Questions about scenes in pictures
— Start —

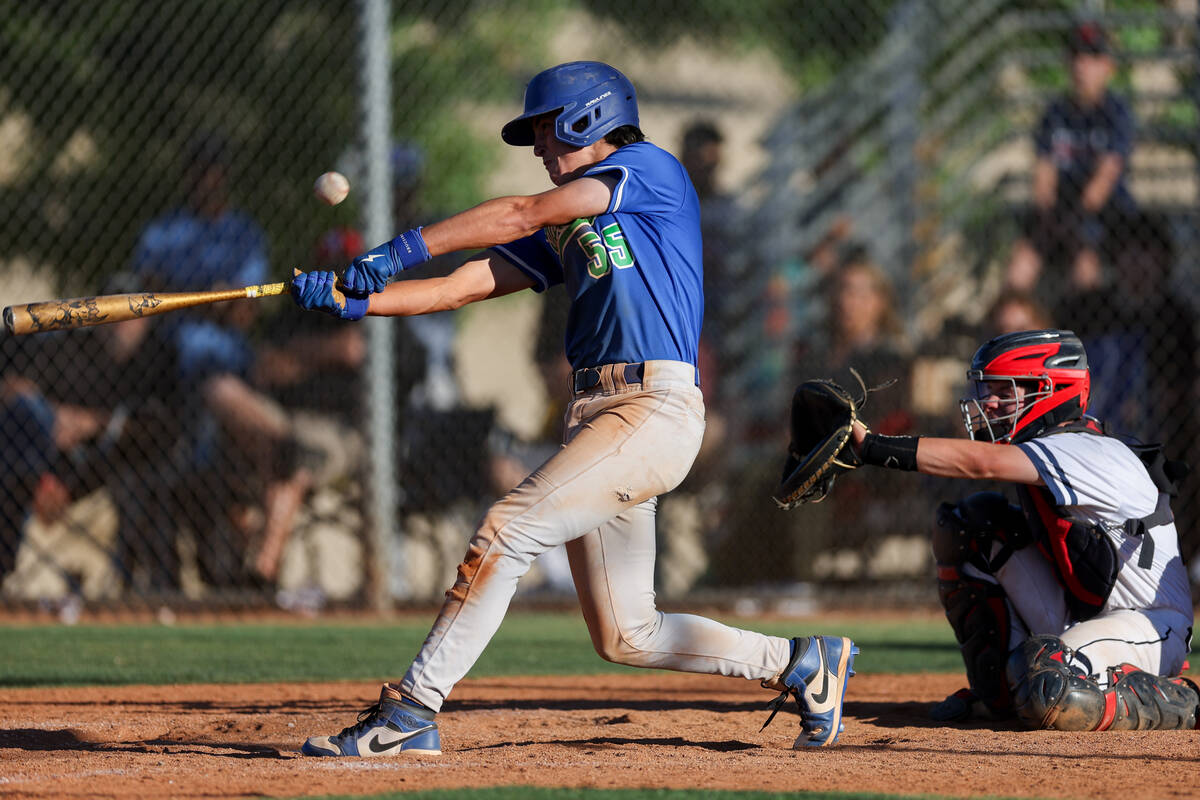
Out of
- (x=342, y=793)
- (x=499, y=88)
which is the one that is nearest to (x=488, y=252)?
(x=342, y=793)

— End —

What is being asked
Write out the lines of the records above as a numbered list, skipping any blank lines. Leave the pictures out.

Result for this task
1. Out of
2. - (x=342, y=793)
3. - (x=499, y=88)
4. which is the one that is nearest to (x=488, y=252)?
5. (x=342, y=793)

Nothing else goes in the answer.